MUSTAFA TATÇI
İki gözümün nûru, biliyor musun?
Yûnus Emre Tapduk’un gönlünden doğduğu günden bugüne, bu gönül iklîminde yaşayan kemâl yolcuları hep Yûnus’un izine basarak yürüdü.
Biliyor musun!
Sen de kanatlanıp uçmak ve mânâya göçmek istiyorsan, Yûnusça kanat takmalı, Tapduk huzuruna uçmalı ve gönül ehlinden maya çalmalısın.
Aşk yolunun akademisi insan-ı kâmilin gönlüdür.
Gir gönüle devlet bul.
*
Daha mübtedî günlerimde idim ve bir seferinde “ben de Yûnus gibi bir dîvân yazabilir miyim ki?” diye gönlümden geçirivermiştim ki, elindeki ilâhiyâtın arasına bir takvim yaprağı koyarak:
“Bilmem ki bu âleme bir Yûnus daha gelir mi?” dedikten sonra:
“Oğlum, bize bir Yûnus yeter, gerek yok, artık.

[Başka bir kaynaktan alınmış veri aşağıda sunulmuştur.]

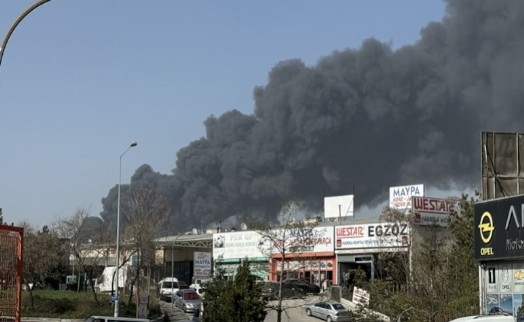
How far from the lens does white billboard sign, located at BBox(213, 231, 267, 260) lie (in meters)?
72.9

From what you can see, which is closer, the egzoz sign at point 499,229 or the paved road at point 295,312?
the egzoz sign at point 499,229

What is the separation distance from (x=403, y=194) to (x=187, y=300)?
26.3 m

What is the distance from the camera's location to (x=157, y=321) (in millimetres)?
44844

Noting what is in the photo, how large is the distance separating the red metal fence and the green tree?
18.5 m

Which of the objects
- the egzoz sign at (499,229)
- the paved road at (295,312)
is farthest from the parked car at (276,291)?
the egzoz sign at (499,229)

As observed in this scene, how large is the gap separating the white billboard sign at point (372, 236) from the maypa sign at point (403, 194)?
544 cm

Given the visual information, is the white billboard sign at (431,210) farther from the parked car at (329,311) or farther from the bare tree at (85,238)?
the bare tree at (85,238)

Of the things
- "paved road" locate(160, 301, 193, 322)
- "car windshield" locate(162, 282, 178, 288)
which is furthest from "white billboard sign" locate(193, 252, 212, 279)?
"car windshield" locate(162, 282, 178, 288)

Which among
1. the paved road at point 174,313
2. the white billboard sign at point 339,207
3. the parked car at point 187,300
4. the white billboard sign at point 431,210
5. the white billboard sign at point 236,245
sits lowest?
the paved road at point 174,313

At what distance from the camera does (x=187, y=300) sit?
181 feet

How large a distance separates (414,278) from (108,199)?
15116 centimetres

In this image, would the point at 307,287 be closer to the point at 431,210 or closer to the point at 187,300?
the point at 187,300

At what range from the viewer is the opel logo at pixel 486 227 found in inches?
970

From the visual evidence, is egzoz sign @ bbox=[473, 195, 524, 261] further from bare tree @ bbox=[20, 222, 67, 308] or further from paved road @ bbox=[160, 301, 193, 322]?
bare tree @ bbox=[20, 222, 67, 308]
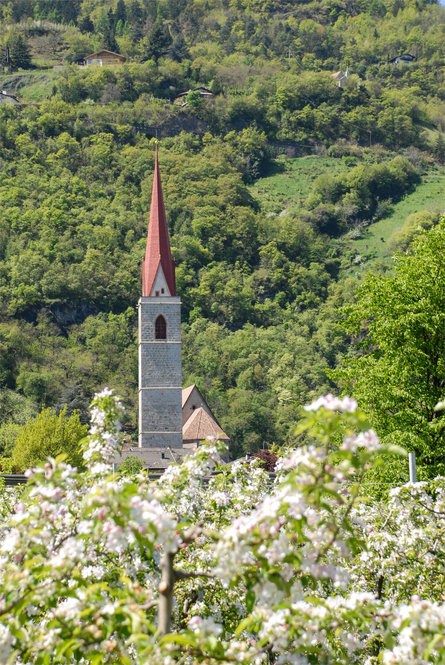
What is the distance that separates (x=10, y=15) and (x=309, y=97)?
155ft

Yeni bir ilâhiyâtın nüzûlü için harcayacağımız enerjiyi başka yerlerde harcayalım.
Günümüz ilim devridir.
Şimdi Hak erenlerin kuvve-i kudsiyyeden aldıklarını insanlığın ihtiyacı olan gelişmelerde kullanmaları yerindedir.
Nitekim öyledir ve öyle olup durmaktadır da!

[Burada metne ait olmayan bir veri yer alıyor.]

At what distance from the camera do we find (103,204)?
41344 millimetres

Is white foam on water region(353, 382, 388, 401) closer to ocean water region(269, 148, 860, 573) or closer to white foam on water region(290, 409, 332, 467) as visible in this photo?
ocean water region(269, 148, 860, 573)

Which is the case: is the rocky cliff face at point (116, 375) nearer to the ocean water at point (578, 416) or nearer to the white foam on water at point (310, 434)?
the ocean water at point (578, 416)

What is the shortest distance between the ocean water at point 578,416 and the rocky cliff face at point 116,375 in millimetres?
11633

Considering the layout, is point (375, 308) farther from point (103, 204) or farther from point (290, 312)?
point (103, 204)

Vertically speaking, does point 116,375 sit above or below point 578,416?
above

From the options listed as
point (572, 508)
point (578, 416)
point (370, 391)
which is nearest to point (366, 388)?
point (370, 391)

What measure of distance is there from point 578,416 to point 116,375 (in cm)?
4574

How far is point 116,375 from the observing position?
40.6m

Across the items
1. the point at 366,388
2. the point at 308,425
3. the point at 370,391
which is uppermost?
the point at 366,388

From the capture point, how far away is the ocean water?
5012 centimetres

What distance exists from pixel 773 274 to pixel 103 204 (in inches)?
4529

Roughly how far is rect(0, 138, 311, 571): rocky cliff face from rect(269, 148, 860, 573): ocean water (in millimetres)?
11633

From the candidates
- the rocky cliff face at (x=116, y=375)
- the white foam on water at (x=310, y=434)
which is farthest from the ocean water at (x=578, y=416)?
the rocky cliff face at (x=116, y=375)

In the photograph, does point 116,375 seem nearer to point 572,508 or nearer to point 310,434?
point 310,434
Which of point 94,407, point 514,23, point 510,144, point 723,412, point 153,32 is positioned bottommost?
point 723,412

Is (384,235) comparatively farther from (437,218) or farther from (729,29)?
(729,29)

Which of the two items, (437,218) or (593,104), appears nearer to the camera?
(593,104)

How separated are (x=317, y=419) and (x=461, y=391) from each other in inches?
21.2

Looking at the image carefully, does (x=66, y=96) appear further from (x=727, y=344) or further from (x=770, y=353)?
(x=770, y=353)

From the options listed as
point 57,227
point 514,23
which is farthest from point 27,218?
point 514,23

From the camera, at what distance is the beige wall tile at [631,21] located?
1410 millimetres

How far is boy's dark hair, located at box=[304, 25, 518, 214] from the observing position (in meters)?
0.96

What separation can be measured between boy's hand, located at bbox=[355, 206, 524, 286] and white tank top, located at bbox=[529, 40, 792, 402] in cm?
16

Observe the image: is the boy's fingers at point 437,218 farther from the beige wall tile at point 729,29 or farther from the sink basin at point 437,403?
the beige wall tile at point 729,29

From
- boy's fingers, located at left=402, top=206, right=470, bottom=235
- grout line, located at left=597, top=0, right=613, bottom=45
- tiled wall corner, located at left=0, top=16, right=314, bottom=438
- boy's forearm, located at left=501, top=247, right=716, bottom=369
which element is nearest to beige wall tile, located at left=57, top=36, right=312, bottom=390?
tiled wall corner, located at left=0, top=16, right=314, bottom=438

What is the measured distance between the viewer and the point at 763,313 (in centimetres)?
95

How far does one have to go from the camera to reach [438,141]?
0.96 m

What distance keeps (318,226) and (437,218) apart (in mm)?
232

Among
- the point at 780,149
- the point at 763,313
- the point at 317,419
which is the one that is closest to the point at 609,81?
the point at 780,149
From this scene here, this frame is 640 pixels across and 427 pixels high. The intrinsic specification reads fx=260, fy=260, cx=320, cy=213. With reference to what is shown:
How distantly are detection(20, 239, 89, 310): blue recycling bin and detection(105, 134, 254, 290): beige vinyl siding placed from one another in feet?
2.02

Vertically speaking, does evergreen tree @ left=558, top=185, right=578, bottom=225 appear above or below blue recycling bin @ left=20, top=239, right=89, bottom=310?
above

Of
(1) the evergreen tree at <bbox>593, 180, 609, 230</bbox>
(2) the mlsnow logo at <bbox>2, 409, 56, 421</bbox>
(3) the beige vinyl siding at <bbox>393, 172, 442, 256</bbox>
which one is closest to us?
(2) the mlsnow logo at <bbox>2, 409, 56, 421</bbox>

Bize hakikat yolunda Yûnus ve Niyâzî Baba’nın mirâsları yeter.” buyurdular.
Burada Azîz’im, ayrıca halvet terbiyesi gören yol arkadaşı İshâk amcanın açlık, susuzluk ve yoğun tevhid terbiyesi geçirdiği anlarda vecd ile ağzından tulû eden tomar tomar ilâhîlerden söz ederek, muhabbeti Hz. Yûnus’un ilâhiyâtına getirdi:
“Oğlum bunlar vecd mahsûlü eserlerdir. Akıl mahsülü değildir.
Hak erenler “Söyle Yûnus!” deyince söylenir o sözler.
Hani kendi de demiyor mu:
“Söyleyen bîçâre Yûnus, Tapduk Emrem” sırrıdır.
Avâm olan ne bilsin bunları.
Yûnus’tan diyen kendidir.
Yûnus o sözleri çatar, sanki balı yağa katarken ayân-ı sâbiteden konuştu.
Halk zannetti ki Sarıköylü Yunus konuştu!
Hayır, hayır, öyle değil.
Yûnus’un içindeki gerçek Yûnus’tur ilâhîleri diyen.
“Beni bende demen bende değilem!” Onda, O vardır.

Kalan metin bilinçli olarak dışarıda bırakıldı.